In this assignment, you will be required to explore, segment, and cluster the neighborhoods in the city of Toronto based on the postalcode and borough information.

For the Toronto neighborhood data, a Wikipedia page exists that has all the information we need to explore and cluster the neighborhoods in Toronto.

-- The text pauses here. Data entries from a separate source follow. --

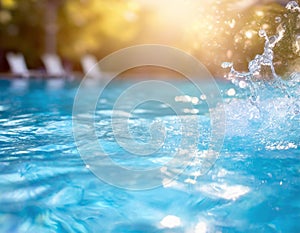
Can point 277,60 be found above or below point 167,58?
below

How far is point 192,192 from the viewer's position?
2955mm

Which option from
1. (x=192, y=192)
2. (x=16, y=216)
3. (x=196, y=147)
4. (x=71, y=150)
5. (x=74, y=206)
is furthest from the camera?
(x=196, y=147)

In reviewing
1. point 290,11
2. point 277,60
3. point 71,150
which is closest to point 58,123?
point 71,150

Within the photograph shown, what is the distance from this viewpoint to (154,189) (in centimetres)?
299

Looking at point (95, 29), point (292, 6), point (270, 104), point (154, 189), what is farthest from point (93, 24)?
point (154, 189)

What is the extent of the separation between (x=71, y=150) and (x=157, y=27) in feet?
55.2

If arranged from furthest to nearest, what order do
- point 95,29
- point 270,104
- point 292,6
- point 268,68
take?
point 95,29 → point 268,68 → point 292,6 → point 270,104

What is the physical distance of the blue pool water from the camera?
2.54 metres

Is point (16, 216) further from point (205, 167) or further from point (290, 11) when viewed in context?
point (290, 11)

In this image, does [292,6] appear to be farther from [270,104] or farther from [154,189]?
[154,189]

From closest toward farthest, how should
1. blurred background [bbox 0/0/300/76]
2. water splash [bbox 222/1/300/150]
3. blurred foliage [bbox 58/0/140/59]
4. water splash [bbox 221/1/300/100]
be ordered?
1. water splash [bbox 222/1/300/150]
2. water splash [bbox 221/1/300/100]
3. blurred background [bbox 0/0/300/76]
4. blurred foliage [bbox 58/0/140/59]

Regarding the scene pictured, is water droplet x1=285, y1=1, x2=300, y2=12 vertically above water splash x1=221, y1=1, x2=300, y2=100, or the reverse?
water droplet x1=285, y1=1, x2=300, y2=12

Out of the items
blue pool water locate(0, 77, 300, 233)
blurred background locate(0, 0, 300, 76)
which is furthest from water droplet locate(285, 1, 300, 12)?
blurred background locate(0, 0, 300, 76)

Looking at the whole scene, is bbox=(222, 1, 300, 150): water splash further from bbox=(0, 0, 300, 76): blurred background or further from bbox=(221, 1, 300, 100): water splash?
bbox=(0, 0, 300, 76): blurred background
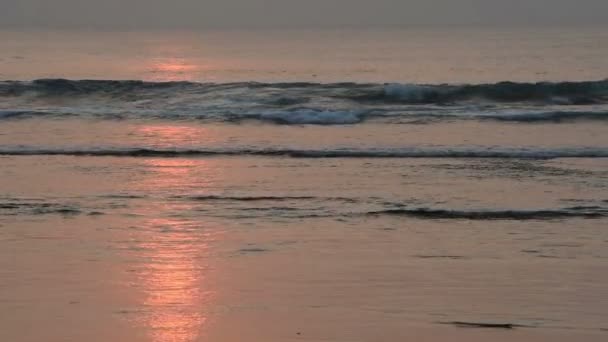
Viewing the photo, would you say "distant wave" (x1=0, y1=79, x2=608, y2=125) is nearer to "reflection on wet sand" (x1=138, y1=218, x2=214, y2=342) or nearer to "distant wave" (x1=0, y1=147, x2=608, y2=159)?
"distant wave" (x1=0, y1=147, x2=608, y2=159)

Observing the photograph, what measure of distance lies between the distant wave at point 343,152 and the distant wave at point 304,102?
544 cm

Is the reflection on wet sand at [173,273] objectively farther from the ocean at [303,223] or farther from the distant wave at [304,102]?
the distant wave at [304,102]

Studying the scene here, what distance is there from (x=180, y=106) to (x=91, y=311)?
21195 mm

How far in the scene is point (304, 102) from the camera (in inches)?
1203

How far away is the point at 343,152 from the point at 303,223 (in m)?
6.92

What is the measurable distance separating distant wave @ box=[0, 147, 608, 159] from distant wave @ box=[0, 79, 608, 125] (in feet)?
17.9

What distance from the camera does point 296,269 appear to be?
34.1 ft

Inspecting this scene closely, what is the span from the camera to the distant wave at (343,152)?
18.9 meters

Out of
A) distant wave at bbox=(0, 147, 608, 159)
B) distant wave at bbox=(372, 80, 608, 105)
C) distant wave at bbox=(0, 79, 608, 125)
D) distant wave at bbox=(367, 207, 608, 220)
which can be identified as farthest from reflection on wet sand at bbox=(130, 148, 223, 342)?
distant wave at bbox=(372, 80, 608, 105)

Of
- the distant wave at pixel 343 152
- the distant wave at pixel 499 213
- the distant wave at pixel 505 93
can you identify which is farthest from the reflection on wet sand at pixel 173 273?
the distant wave at pixel 505 93

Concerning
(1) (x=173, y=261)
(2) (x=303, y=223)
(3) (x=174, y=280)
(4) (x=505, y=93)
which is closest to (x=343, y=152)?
(2) (x=303, y=223)

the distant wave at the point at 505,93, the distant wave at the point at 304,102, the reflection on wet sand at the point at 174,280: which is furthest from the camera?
the distant wave at the point at 505,93

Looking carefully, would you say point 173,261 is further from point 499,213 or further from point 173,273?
point 499,213

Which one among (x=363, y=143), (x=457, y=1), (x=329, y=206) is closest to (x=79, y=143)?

You will be required to scrape the Wikipedia page and wrangle the data, clean it, and then read it into a pandas  dataframe so that it is in a structured format.

Once the data is in a structured format, you can cluster Toronto neighborhoods.

In [7]:
import pandas as pd
import requests
from bs4 import BeautifulSoup

## Retrieving data

1. Get the html data from the url page using Requests
2. Get postal codes and neighborhood data using BeautifulSoup

In [40]:
url = "https://en.wikipedia.org/wiki/List_of_postal_codes_of_Canada:_M"
html_data  = requests.get(url).text
soup = BeautifulSoup(html_data,"html5lib")  # create a soup object using the variable 'data'
table = soup.find('table')
postal_codes = table.find_all('p')

3. Structure data into a pandas data frame

In [49]:
postal_codes_data = []

for i, postal_code in enumerate(postal_codes):

    if postal_code.span.text == 'Not assigned':
        pass
    else:
        dic = {}
        dic['PostalCode'] = postal_code.find('b').text.strip(' ')
        text = postal_code.span.text.split(sep='(')
        dic['Borough'] = text[0].strip(' ')
        dic['Neighboors'] = text[1].split(sep=')')[0].replace(' /',',').strip(' ')
        
        postal_codes_data.append(dic)
        
df = pd.DataFrame(data=postal_codes_data)
df.head()

Unnamed: 0,PostalCode,Borough,Neighboors
0,M3A,North York,Parkwoods
1,M4A,North York,Victoria Village
2,M5A,Downtown Toronto,"Regent Park, Harbourfront"
3,M6A,North York,"Lawrence Manor, Lawrence Heights"
4,M7A,Queen's Park,Ontario Provincial Government


In [51]:
df.shape

(103, 3)